Aim - Make an exact copy of the entries, and keep any pictures out of it.

※ ※ ※

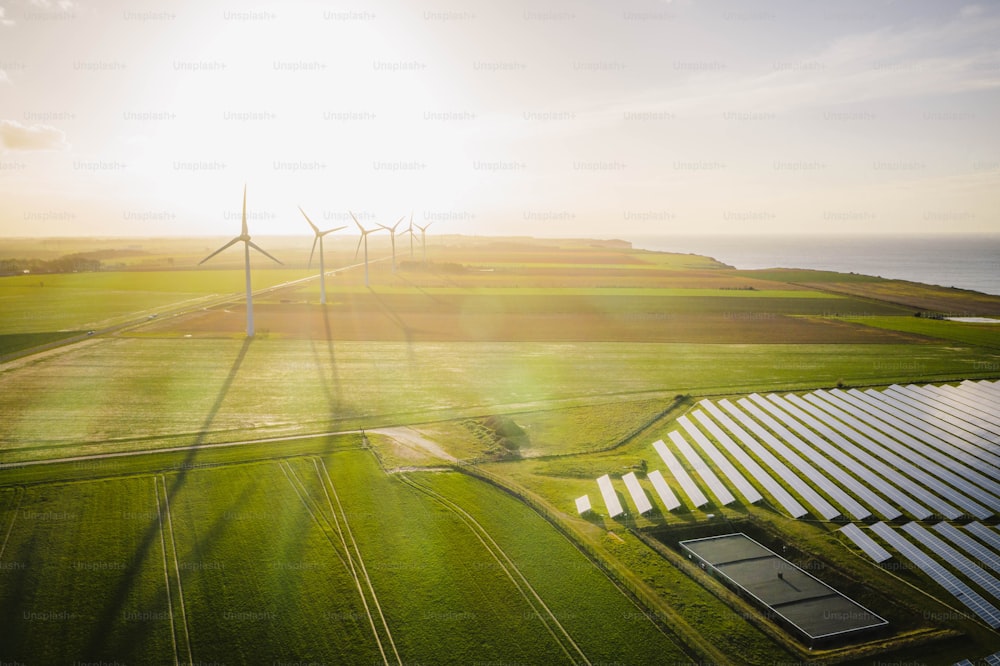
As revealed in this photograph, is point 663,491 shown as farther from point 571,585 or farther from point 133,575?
point 133,575

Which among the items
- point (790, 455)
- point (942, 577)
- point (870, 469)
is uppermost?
point (790, 455)

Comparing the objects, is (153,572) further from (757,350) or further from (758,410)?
(757,350)

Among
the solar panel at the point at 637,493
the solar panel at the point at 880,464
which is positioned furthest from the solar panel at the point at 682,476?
the solar panel at the point at 880,464

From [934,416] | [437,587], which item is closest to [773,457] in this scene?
[934,416]

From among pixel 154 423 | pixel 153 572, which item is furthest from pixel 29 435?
pixel 153 572

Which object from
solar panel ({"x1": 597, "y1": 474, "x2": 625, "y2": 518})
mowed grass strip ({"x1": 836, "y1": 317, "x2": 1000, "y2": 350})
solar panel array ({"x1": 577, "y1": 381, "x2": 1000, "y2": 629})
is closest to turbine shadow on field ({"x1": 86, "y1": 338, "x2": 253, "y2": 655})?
solar panel array ({"x1": 577, "y1": 381, "x2": 1000, "y2": 629})

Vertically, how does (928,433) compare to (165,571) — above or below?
above

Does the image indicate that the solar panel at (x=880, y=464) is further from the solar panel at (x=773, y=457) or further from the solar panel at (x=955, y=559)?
the solar panel at (x=773, y=457)

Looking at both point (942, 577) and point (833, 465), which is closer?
point (942, 577)
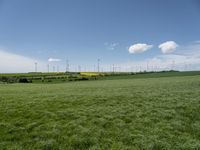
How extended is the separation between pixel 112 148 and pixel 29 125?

※ ※ ※

Output of the exercise -
As revealed in this photograph, is point 663,491 shown as farther from point 571,585 or farther from point 133,575?
point 133,575

Which among the items
- point (790, 455)
- point (942, 577)
- point (870, 469)
is uppermost?
point (790, 455)

Comparing the objects, is (153,572) further from (757,350) or further from (758,410)?
(757,350)

Among
the solar panel at the point at 637,493
the solar panel at the point at 880,464
which is positioned furthest from the solar panel at the point at 682,476?
the solar panel at the point at 880,464

From [934,416] | [437,587], which item is closest to [773,457] in this scene?
[934,416]

From among pixel 154 423 | pixel 153 572, which item is furthest from pixel 29 435?
pixel 153 572

Which object from
solar panel ({"x1": 597, "y1": 474, "x2": 625, "y2": 518})
mowed grass strip ({"x1": 836, "y1": 317, "x2": 1000, "y2": 350})
solar panel array ({"x1": 577, "y1": 381, "x2": 1000, "y2": 629})
is closest to turbine shadow on field ({"x1": 86, "y1": 338, "x2": 253, "y2": 655})?
solar panel array ({"x1": 577, "y1": 381, "x2": 1000, "y2": 629})

Vertically, how does (928,433) compare to (165,571) — above or below?
above

Does the image indicate that the solar panel at (x=880, y=464) is further from the solar panel at (x=773, y=457) or further from the solar panel at (x=955, y=559)?
the solar panel at (x=773, y=457)

Looking at both point (942, 577) and point (833, 465), which is closer?
point (942, 577)
How extended is the separation between pixel 112 148 and pixel 29 125?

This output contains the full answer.